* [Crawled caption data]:
++++++++

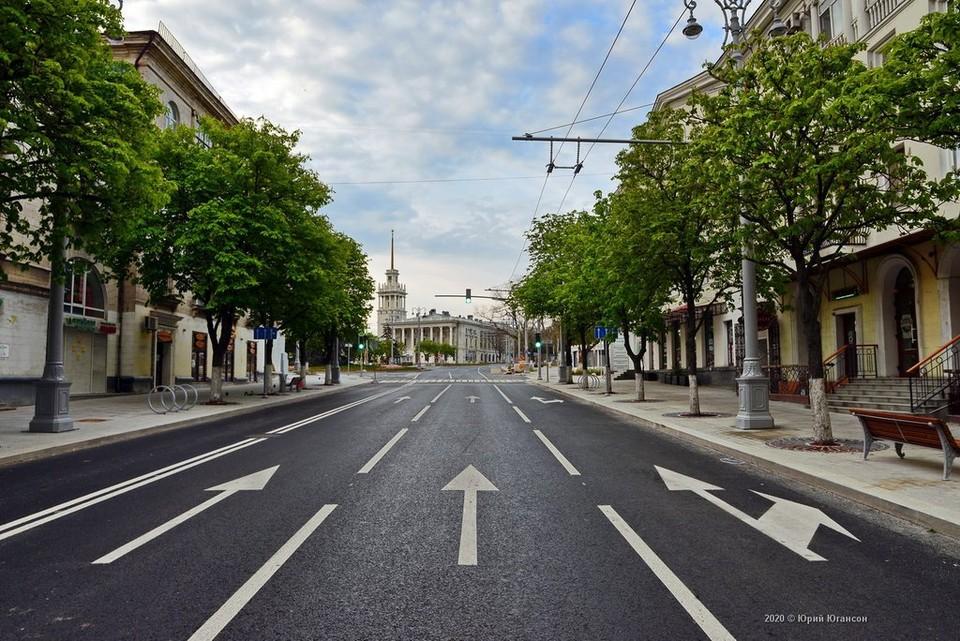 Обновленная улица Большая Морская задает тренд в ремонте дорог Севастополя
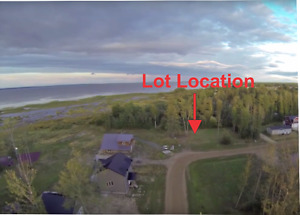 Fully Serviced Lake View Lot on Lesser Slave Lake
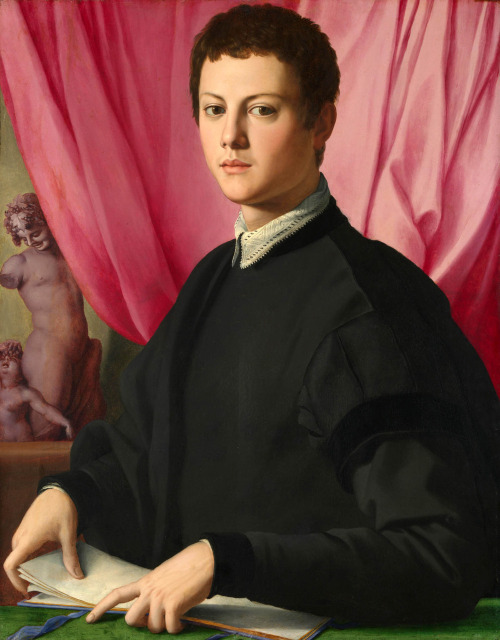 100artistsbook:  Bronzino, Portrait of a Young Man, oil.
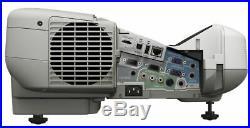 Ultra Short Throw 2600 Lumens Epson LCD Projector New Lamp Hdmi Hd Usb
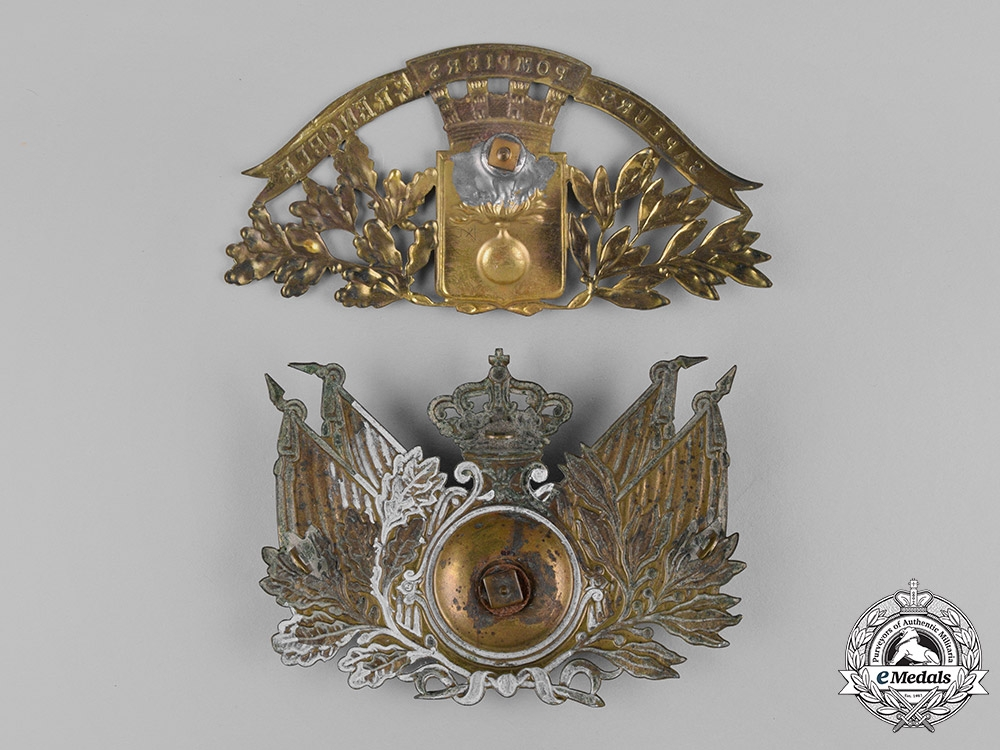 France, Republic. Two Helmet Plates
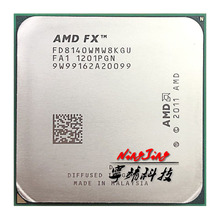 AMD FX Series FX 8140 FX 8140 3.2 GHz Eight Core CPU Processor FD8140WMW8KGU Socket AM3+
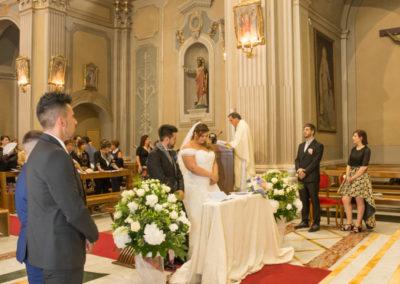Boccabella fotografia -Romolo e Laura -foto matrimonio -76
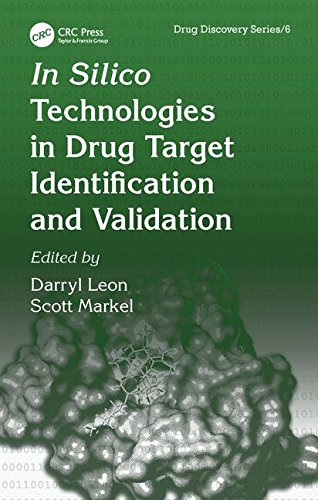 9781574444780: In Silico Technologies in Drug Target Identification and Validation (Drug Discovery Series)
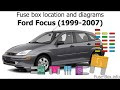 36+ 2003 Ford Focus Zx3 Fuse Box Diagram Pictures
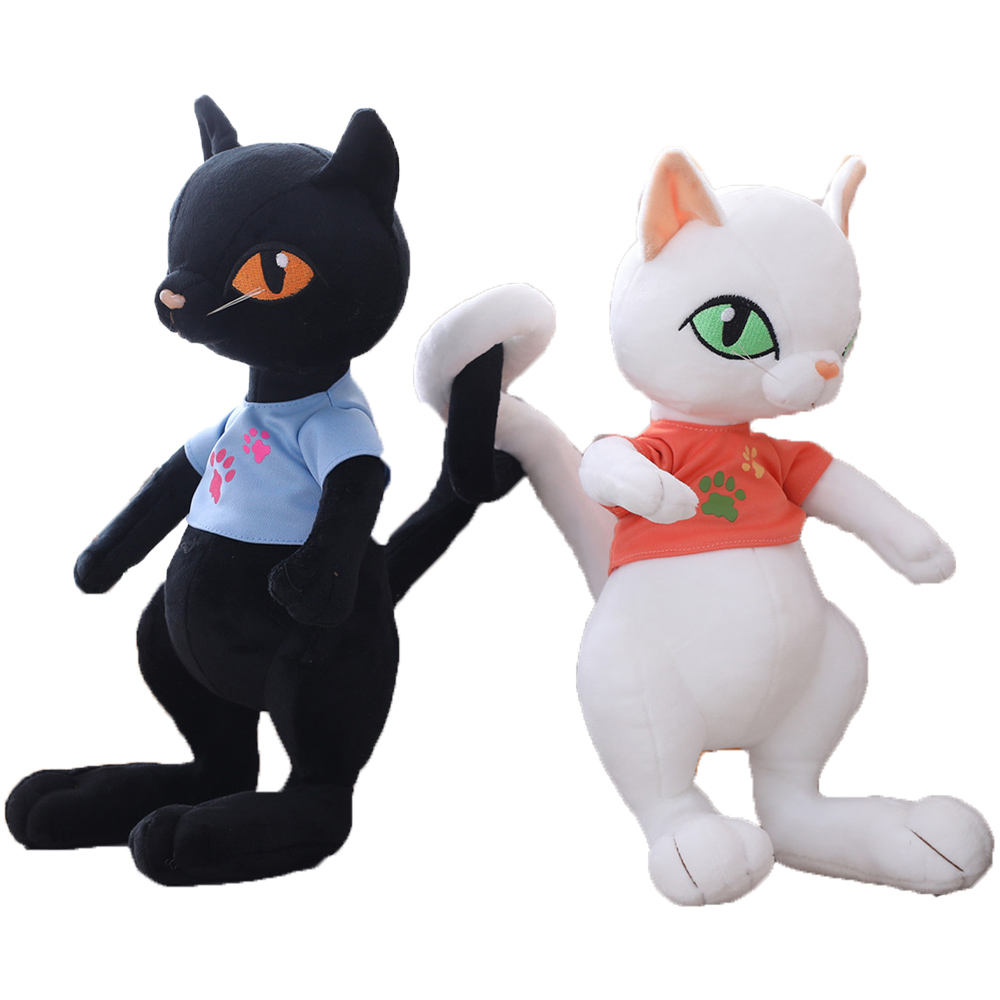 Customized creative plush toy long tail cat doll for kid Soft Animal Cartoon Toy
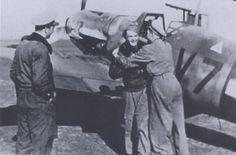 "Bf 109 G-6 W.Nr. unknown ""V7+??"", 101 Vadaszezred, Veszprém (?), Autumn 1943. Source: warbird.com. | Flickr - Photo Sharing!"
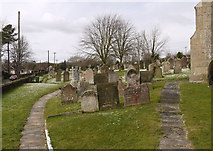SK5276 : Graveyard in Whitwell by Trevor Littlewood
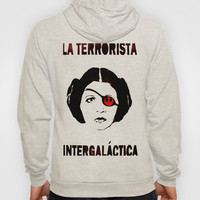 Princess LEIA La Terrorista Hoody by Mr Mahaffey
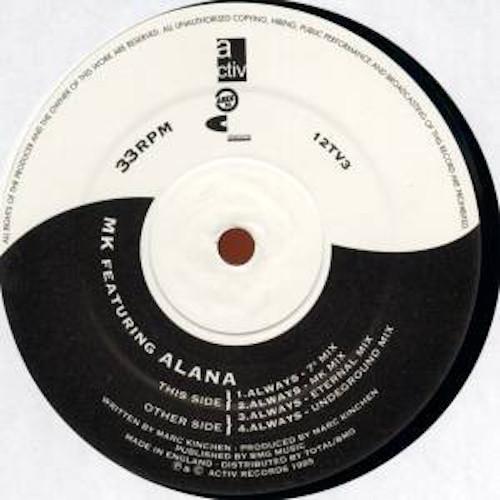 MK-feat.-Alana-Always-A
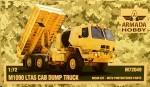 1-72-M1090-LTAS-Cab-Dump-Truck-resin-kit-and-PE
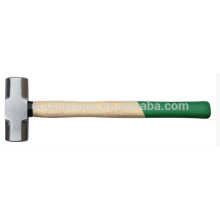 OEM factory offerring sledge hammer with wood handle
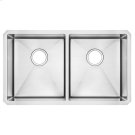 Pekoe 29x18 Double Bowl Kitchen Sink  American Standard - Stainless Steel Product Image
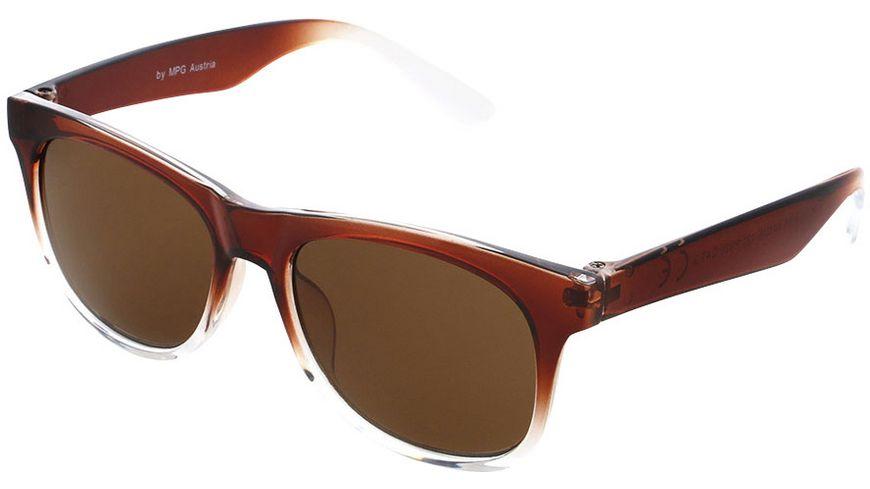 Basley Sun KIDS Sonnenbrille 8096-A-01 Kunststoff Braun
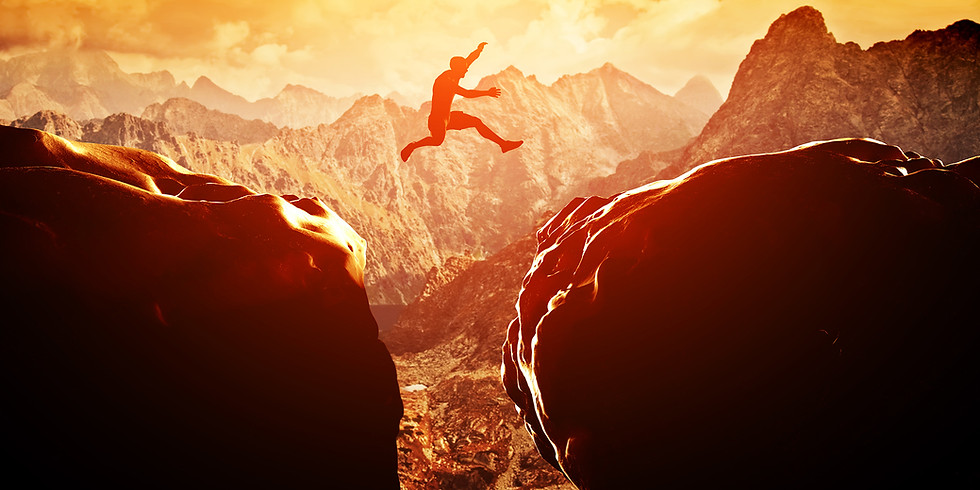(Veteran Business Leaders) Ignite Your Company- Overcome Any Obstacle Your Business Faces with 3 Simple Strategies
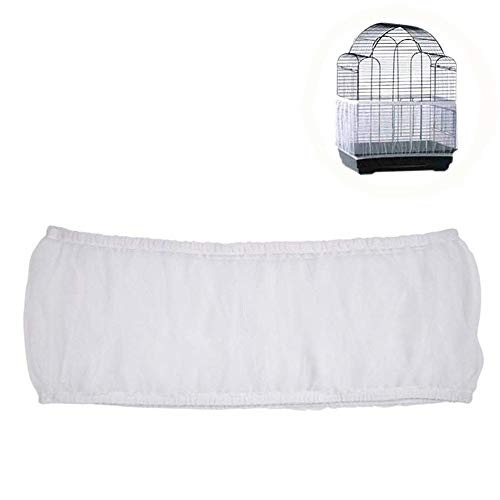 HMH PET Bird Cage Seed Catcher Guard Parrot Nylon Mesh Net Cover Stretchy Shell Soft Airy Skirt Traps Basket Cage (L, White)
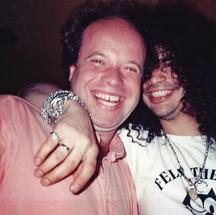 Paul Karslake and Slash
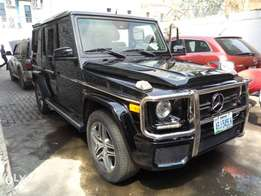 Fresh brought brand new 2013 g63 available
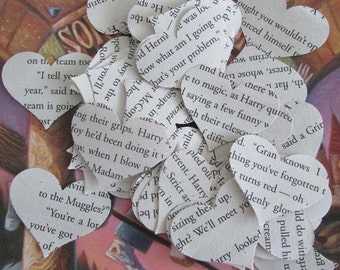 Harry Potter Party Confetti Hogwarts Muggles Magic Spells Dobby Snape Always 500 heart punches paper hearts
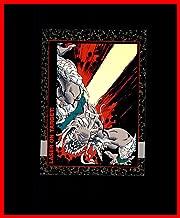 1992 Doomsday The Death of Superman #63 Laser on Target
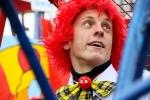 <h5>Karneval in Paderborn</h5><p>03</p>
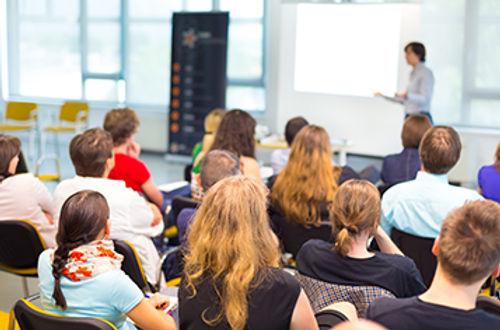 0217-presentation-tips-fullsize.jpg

++++++++

* [THE PROBLEM]: An exact copy of all the records, free of pictures, is the expected answer.

* [EXERCISE SOLUTION]:
 Обновленная улица Большая Морская задает тренд в ремонте дорог Севастополя
 Fully Serviced Lake View Lot on Lesser Slave Lake
 100artistsbook:  Bronzino, Portrait of a Young Man, oil.
 Ultra Short Throw 2600 Lumens Epson LCD Projector New Lamp Hdmi Hd Usb
 France, Republic. Two Helmet Plates
 AMD FX Series FX 8140 FX 8140 3.2 GHz Eight Core CPU Processor FD8140WMW8KGU Socket AM3+
Boccabella fotografia -Romolo e Laura -foto matrimonio -76
 9781574444780: In Silico Technologies in Drug Target Identification and Validation (Drug Discovery Series)
 36+ 2003 Ford Focus Zx3 Fuse Box Diagram Pictures
 Customized creative plush toy long tail cat doll for kid Soft Animal Cartoon Toy
 "Bf 109 G-6 W.Nr. unknown ""V7+??"", 101 Vadaszezred, Veszprém (?), Autumn 1943. Source: warbird.com. | Flickr - Photo Sharing!"
SK5276 : Graveyard in Whitwell by Trevor Littlewood
 Princess LEIA La Terrorista Hoody by Mr Mahaffey
 MK-feat.-Alana-Always-A
 1-72-M1090-LTAS-Cab-Dump-Truck-resin-kit-and-PE
 OEM factory offerring sledge hammer with wood handle
 Pekoe 29x18 Double Bowl Kitchen Sink  American Standard - Stainless Steel Product Image
 Basley Sun KIDS Sonnenbrille 8096-A-01 Kunststoff Braun
(Veteran Business Leaders) Ignite Your Company- Overcome Any Obstacle Your Business Faces with 3 Simple Strategies
 HMH PET Bird Cage Seed Catcher Guard Parrot Nylon Mesh Net Cover Stretchy Shell Soft Airy Skirt Traps Basket Cage (L, White)
 Paul Karslake and Slash
 Fresh brought brand new 2013 g63 available
 Harry Potter Party Confetti Hogwarts Muggles Magic Spells Dobby Snape Always 500 heart punches paper hearts
 1992 Doomsday The Death of Superman #63 Laser on Target
 <h5>Karneval in Paderborn</h5><p>03</p>
 0217-presentation-tips-fullsize.jpg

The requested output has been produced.